Alguns minutos depois ele apareceu com uma lingerie feminina muito provocante. Vestiu um body preto muito sexy com uma cuequinha muito reduzida. O seu rabinho era muito provocante, empinado e nádegas robustas.
Ele chupou o meu pau ainda mais uns minutos e depois pegou num frasco de óleo que espalhou no meu pau e no rego do seu cu. Depois sentou-se no meu pau e foi-se enfiando bem devagarinho, de costas pra mim. Quando já tinha todo o meu pau espetado no seu cu começou a rebolar enquanto acariciava as minhas bolas. Depois começou a cavalgar lentamente enquanto gemia:
- Ai cara, sua rola é bem gostosa, sabia? Que bom que eu conquistei você. Aaaaiiii que foda gostosaaaaaaaa… issoooooo... mete tudo no meu cuzinhoooo… Aaaaaaahhhhhhh que delíciaaaaaaa…
Ele começou a cavalgar em cima de mim, enterrando o meu pau no seu cu e rebolando o traseiro em cima das minhas coxas, cada vez mais sôfrego.
Mudámos de posição ainda mais duas vezes, uma vez ficámos de lado e alguns minutos depois ele colocou-se de bruços e rabo espetado para cima e eu deitei-me em cima dele enfiando o meu pau no seu cu. Finalmente, ele pediu-me que saísse de cima dele e colocou-se de 4 dizendo:
- Ai gato, me pega de 4, vai. Tou cheio de tesão. Me fode como se eu fosse uma cadela no cio. Me faz de gato e sapato. Quero ser sua puta bem safada. Pega no meu rabo e mete toda sua rolaaaaaa… vaiiiiiii… mete toda sem dó… me fodeeeeeeee… com forçaaaaaaaa… vaiiiiiii...

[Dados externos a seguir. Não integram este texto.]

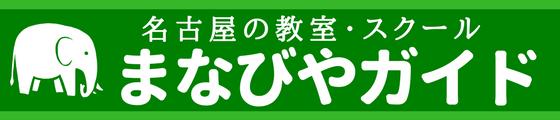 名古屋市の教室・スクール紹介サイト『まなびやガイド』なら自分にぴったりの教室・スクールがきっと見つかります。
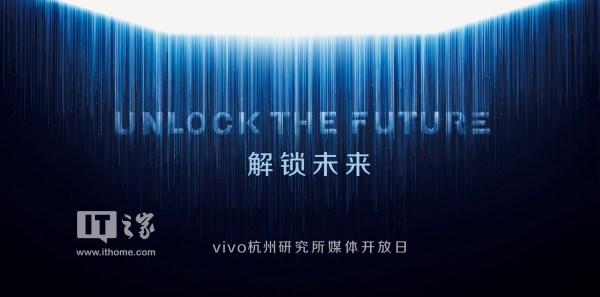 Полноэкранный Vivo APEX может стать реальностью 5 марта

Este brasileiro era muito guloso. Ele ficou de 4 com o rabo todo empinado e com ambas as mãos abriu bem as suas nádegas. Eu cheguei-me a ele e dei algumas pinceladas com o meu pau no rego do seu cuzinho, abaixo e acima. Ele estava louco de tesão e só queria mesmo o meu pau enfiado no seu cu, pois quase gritou:
- Ai gato, você está me fazendo sofrer. Mete logo essa rola no meu cu. Quero esse pau gostoso todo espetado na minha bunda até suas bolas baterem nas minhas nádegas. Vai gato, me fode gostoso, vai. Por favor.
Apontei a cabecinha do meu pau ao seu cuzinho, segurei nas suas ancas e fui entrando devagarinho. Quando estava todo enfiado, ele meteu um braço entre as suas pernas e segurou as minhas bolas, apertando-as e acariciando-as. Voltei a tirar o meu pau até ficar só a cabecinha encostada ao olho do seu cuzinho e voltei a espetá-lo todo lá dentro e assim continuei em movimentos de vai-vem. Ele também ajudava levando o seu cu para a frente e empurrando-o para trás ao meu encontro, quando eu voltava a enfiar o meu pau no seu cu.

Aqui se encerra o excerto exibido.